(Dataset records)
-----
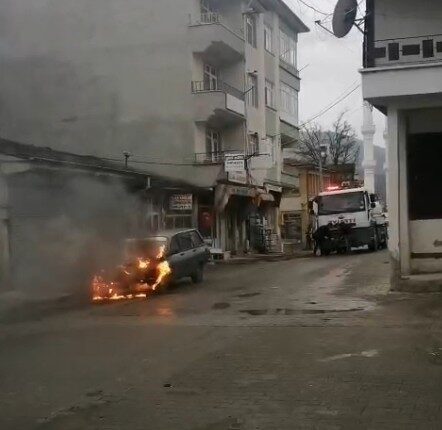 Hanönü ilçesinde seyir halindeyken alev alan bir otomobil kullanılamaz duruma
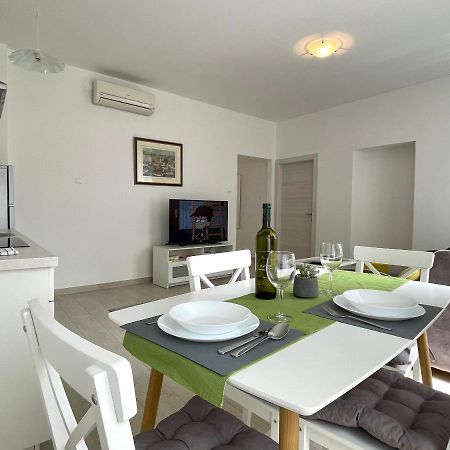 Modern Apartment In The Old Part Of Town Рієка Екстер'єр фото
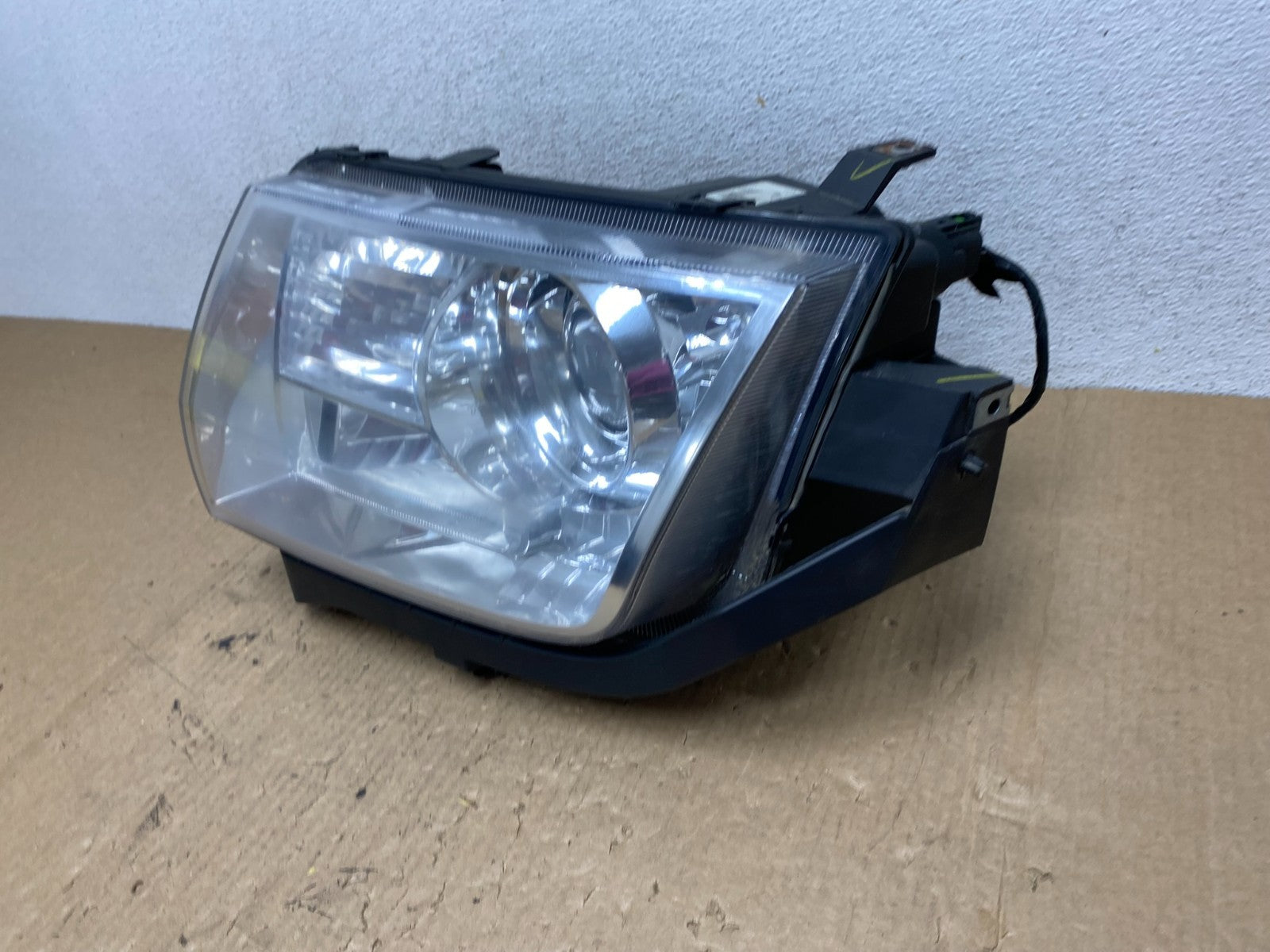 Xenon 2007 to 2010 Lincoln MKX Headlight Left Driver LH Side AF9874 DW1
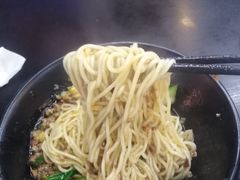 -丽影重庆小面(定西路店)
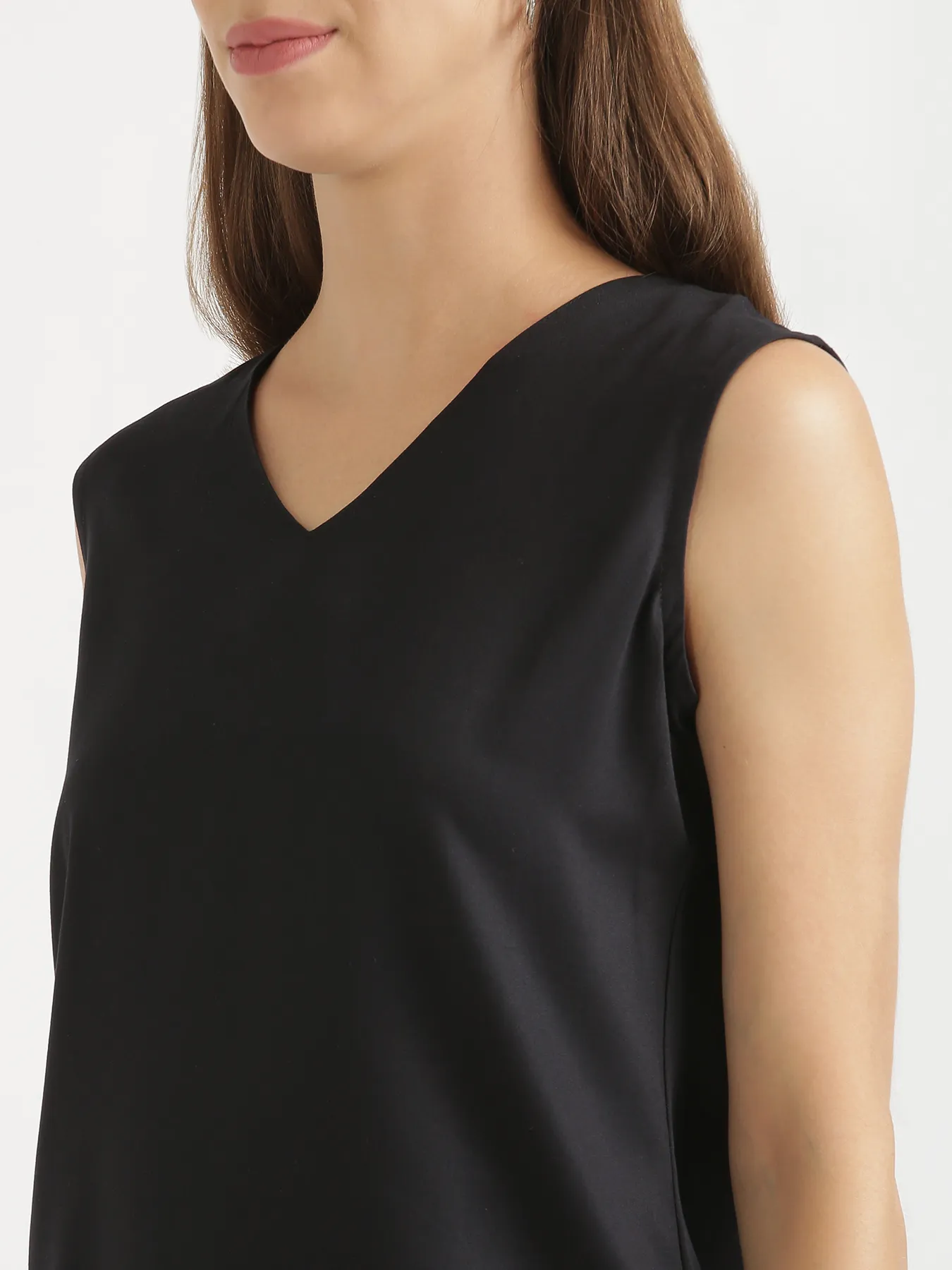 Women Black V-Neck Sleeveless Top - Image 6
-----
* What is being asked:
Quote the data above word for word, leaving out the pictures.

* Task result:
 Hanönü ilçesinde seyir halindeyken alev alan bir otomobil kullanılamaz duruma
 Modern Apartment In The Old Part Of Town Рієка Екстер'єр фото
 Xenon 2007 to 2010 Lincoln MKX Headlight Left Driver LH Side AF9874 DW1
 -丽影重庆小面(定西路店)
 Women Black V-Neck Sleeveless Top - Image 6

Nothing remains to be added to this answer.